**Problem:** Arrange every line of the records below as a Markdown table with two columns, No. and Text, putting each line in Text beside its row number in No. Skip blank lines and leave the pictures out of the table.
## Begin Provided entries
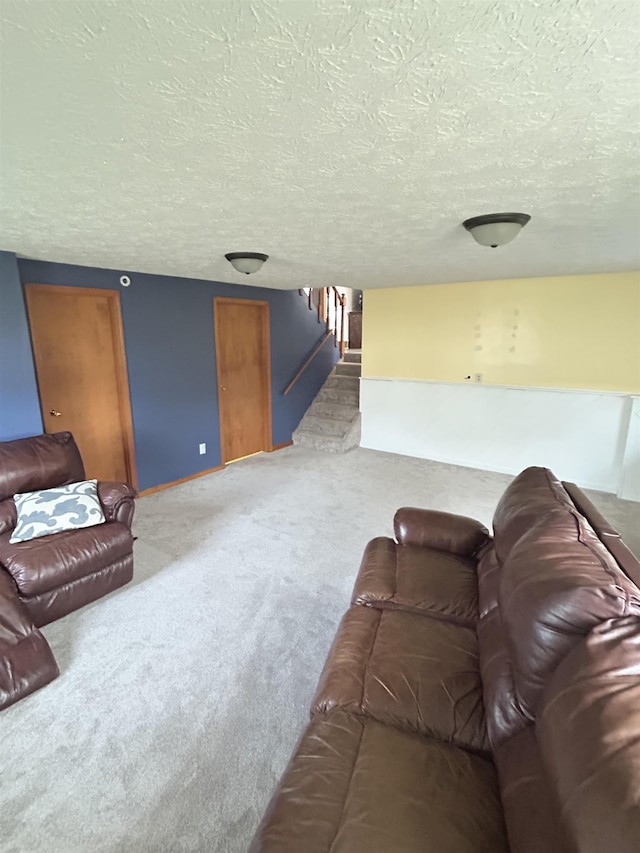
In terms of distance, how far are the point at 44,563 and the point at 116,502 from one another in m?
0.57

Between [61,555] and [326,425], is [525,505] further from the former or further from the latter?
[326,425]

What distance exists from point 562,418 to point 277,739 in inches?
165

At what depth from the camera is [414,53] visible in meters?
0.85

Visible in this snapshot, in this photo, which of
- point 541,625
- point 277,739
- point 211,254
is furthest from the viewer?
point 211,254

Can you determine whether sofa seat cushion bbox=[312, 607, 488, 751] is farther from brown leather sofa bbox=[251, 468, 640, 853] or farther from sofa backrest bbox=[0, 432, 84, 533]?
sofa backrest bbox=[0, 432, 84, 533]

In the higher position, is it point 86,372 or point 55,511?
point 86,372

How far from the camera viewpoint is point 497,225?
201 centimetres

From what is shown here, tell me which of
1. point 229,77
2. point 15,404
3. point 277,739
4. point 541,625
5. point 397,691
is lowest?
point 277,739

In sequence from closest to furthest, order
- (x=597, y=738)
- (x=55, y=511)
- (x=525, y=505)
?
(x=597, y=738), (x=525, y=505), (x=55, y=511)

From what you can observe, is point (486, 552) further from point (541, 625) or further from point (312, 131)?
point (312, 131)

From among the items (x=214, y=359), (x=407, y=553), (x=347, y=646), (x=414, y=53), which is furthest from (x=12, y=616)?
(x=214, y=359)

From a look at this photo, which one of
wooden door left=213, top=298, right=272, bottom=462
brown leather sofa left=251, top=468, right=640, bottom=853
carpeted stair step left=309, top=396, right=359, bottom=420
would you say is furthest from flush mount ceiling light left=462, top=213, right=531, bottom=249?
carpeted stair step left=309, top=396, right=359, bottom=420

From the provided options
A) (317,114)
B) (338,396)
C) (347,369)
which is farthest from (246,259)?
(347,369)

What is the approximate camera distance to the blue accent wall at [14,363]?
295cm
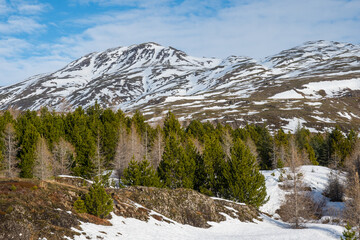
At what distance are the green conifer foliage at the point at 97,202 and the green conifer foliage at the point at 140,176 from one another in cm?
1405

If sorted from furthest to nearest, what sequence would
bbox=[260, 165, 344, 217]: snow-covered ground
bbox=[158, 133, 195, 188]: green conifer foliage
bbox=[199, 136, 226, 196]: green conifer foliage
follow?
bbox=[260, 165, 344, 217]: snow-covered ground, bbox=[199, 136, 226, 196]: green conifer foliage, bbox=[158, 133, 195, 188]: green conifer foliage

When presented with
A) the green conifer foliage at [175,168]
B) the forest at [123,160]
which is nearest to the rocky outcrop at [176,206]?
the forest at [123,160]

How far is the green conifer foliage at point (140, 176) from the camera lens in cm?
3412

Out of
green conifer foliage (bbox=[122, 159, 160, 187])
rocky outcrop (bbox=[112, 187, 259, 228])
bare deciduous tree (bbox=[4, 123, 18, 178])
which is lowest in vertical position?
rocky outcrop (bbox=[112, 187, 259, 228])

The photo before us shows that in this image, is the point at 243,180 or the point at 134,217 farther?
the point at 243,180

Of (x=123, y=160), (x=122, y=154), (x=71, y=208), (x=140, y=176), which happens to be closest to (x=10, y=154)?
(x=123, y=160)

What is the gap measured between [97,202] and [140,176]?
49.6 ft

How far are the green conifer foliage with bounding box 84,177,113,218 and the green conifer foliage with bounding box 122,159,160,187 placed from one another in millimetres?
14050

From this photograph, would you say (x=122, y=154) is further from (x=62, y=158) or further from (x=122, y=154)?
(x=62, y=158)

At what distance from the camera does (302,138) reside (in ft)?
254

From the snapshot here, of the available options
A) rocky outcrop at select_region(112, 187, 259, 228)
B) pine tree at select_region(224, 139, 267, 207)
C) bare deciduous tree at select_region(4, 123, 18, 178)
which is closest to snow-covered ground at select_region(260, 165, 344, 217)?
pine tree at select_region(224, 139, 267, 207)

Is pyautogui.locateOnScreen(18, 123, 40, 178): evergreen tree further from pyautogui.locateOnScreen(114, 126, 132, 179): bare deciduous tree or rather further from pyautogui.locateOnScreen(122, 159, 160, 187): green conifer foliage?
pyautogui.locateOnScreen(122, 159, 160, 187): green conifer foliage

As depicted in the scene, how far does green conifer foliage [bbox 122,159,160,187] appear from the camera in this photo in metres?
34.1

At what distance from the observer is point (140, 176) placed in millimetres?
34250
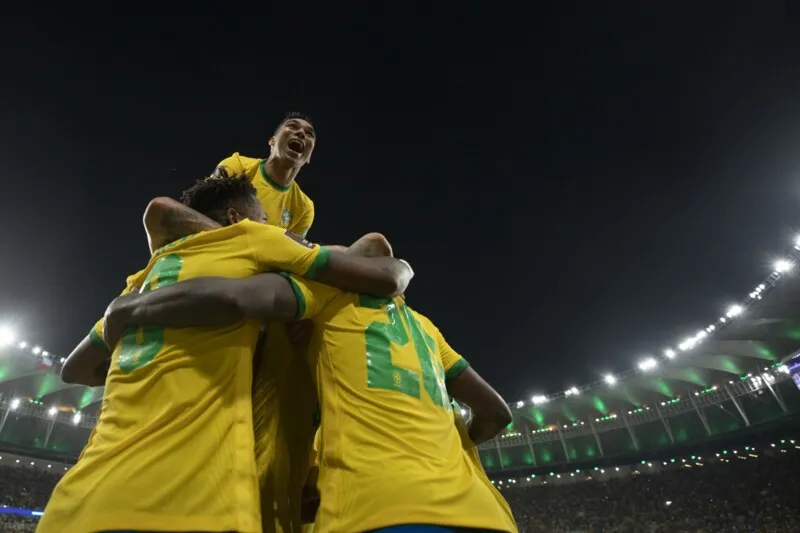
## End Provided entries
**Written response:**
| No. | Text |
|---|---|
| 1 | In terms of distance, how far are the point at 44,563 and the point at 116,502 from one another in m? |
| 2 | 0.57 |
| 3 | Between [61,555] and [326,425], is [525,505] further from the former or further from the latter? |
| 4 | [326,425] |
| 5 | What distance exists from point 562,418 to point 277,739 in inches? |
| 6 | 165 |
| 7 | At what depth from the camera is [414,53] visible in meters? |
| 8 | 0.85 |
| 9 | Visible in this snapshot, in this photo, which of |
| 10 | - point 541,625 |
| 11 | - point 277,739 |
| 12 | - point 211,254 |
| 13 | is furthest from the viewer? |
| 14 | point 211,254 |
| 15 | Can you determine whether sofa seat cushion bbox=[312, 607, 488, 751] is farther from brown leather sofa bbox=[251, 468, 640, 853] or farther from sofa backrest bbox=[0, 432, 84, 533]? |
| 16 | sofa backrest bbox=[0, 432, 84, 533] |
| 17 | In the higher position, is it point 86,372 or point 55,511? |
| 18 | point 86,372 |
| 19 | How far from the camera viewpoint is point 497,225? |
| 20 | 201 centimetres |
| 21 | From what is shown here, tell me which of |
| 22 | 1. point 229,77 |
| 23 | 2. point 15,404 |
| 24 | 3. point 277,739 |
| 25 | 4. point 541,625 |
| 26 | 5. point 397,691 |
| 27 | is lowest? |
| 28 | point 277,739 |
| 29 | In sequence from closest to furthest, order |
| 30 | - (x=597, y=738) |
| 31 | - (x=55, y=511) |
| 32 | - (x=525, y=505) |
| 33 | ? |
| 34 | (x=597, y=738), (x=525, y=505), (x=55, y=511) |
| 35 | From what you can observe, is point (486, 552) further from point (541, 625) or further from point (312, 131)? |
| 36 | point (312, 131) |
| 37 | From among the items (x=214, y=359), (x=407, y=553), (x=347, y=646), (x=414, y=53), which is furthest from (x=12, y=616)? |
| 38 | (x=214, y=359) |
| 39 | From a look at this photo, which one of |
| 40 | wooden door left=213, top=298, right=272, bottom=462 |
| 41 | brown leather sofa left=251, top=468, right=640, bottom=853 |
| 42 | carpeted stair step left=309, top=396, right=359, bottom=420 |
| 43 | would you say is furthest from flush mount ceiling light left=462, top=213, right=531, bottom=249? |
| 44 | carpeted stair step left=309, top=396, right=359, bottom=420 |
| 45 | From the provided options |
| 46 | A) (317,114) |
| 47 | B) (338,396) |
| 48 | C) (347,369) |
| 49 | which is farthest from (246,259)? |
| 50 | (347,369) |
| 51 | What is the approximate camera distance to the blue accent wall at [14,363]? |
| 52 | 295cm |
| 53 | At what distance are the green conifer foliage at the point at 97,202 and the green conifer foliage at the point at 140,176 from one another in cm? |
| 54 | 1405 |
| 55 | If sorted from furthest to nearest, what sequence would |
| 56 | bbox=[260, 165, 344, 217]: snow-covered ground |
| 57 | bbox=[158, 133, 195, 188]: green conifer foliage |
| 58 | bbox=[199, 136, 226, 196]: green conifer foliage |
| 59 | follow? |
| 60 | bbox=[260, 165, 344, 217]: snow-covered ground, bbox=[199, 136, 226, 196]: green conifer foliage, bbox=[158, 133, 195, 188]: green conifer foliage |
| 61 | When presented with |
| 62 | A) the green conifer foliage at [175,168] |
| 63 | B) the forest at [123,160] |
| 64 | which is nearest to the rocky outcrop at [176,206]? |
| 65 | the forest at [123,160] |
| 66 | How far is the green conifer foliage at point (140, 176) from the camera lens in cm? |
| 67 | 3412 |
| 68 | Out of |
| 69 | green conifer foliage (bbox=[122, 159, 160, 187]) |
| 70 | rocky outcrop (bbox=[112, 187, 259, 228]) |
| 71 | bare deciduous tree (bbox=[4, 123, 18, 178]) |
| 72 | which is lowest in vertical position? |
| 73 | rocky outcrop (bbox=[112, 187, 259, 228]) |
| 74 | The photo before us shows that in this image, is the point at 243,180 or the point at 134,217 farther? |
| 75 | the point at 243,180 |
| 76 | Of (x=123, y=160), (x=122, y=154), (x=71, y=208), (x=140, y=176), which happens to be closest to (x=10, y=154)? |
| 77 | (x=123, y=160) |
| 78 | What is the gap measured between [97,202] and [140,176]? |
| 79 | 49.6 ft |
| 80 | How far are the green conifer foliage with bounding box 84,177,113,218 and the green conifer foliage with bounding box 122,159,160,187 placed from one another in millimetres? |
| 81 | 14050 |
| 82 | From this photograph, would you say (x=122, y=154) is further from (x=62, y=158) or further from (x=122, y=154)? |
| 83 | (x=62, y=158) |
| 84 | At what distance from the camera does (302,138) reside (in ft)? |
| 85 | 254 |
| 86 | From the snapshot here, of the available options |
| 87 | A) rocky outcrop at select_region(112, 187, 259, 228) |
| 88 | B) pine tree at select_region(224, 139, 267, 207) |
| 89 | C) bare deciduous tree at select_region(4, 123, 18, 178) |
| 90 | which is closest to snow-covered ground at select_region(260, 165, 344, 217)? |
| 91 | pine tree at select_region(224, 139, 267, 207) |
| 92 | Is pyautogui.locateOnScreen(18, 123, 40, 178): evergreen tree further from pyautogui.locateOnScreen(114, 126, 132, 179): bare deciduous tree or rather further from pyautogui.locateOnScreen(122, 159, 160, 187): green conifer foliage? |
| 93 | pyautogui.locateOnScreen(122, 159, 160, 187): green conifer foliage |
| 94 | As depicted in the scene, how far does green conifer foliage [bbox 122,159,160,187] appear from the camera in this photo in metres? |
| 95 | 34.1 |
| 96 | At what distance from the observer is point (140, 176) placed in millimetres? |
| 97 | 34250 |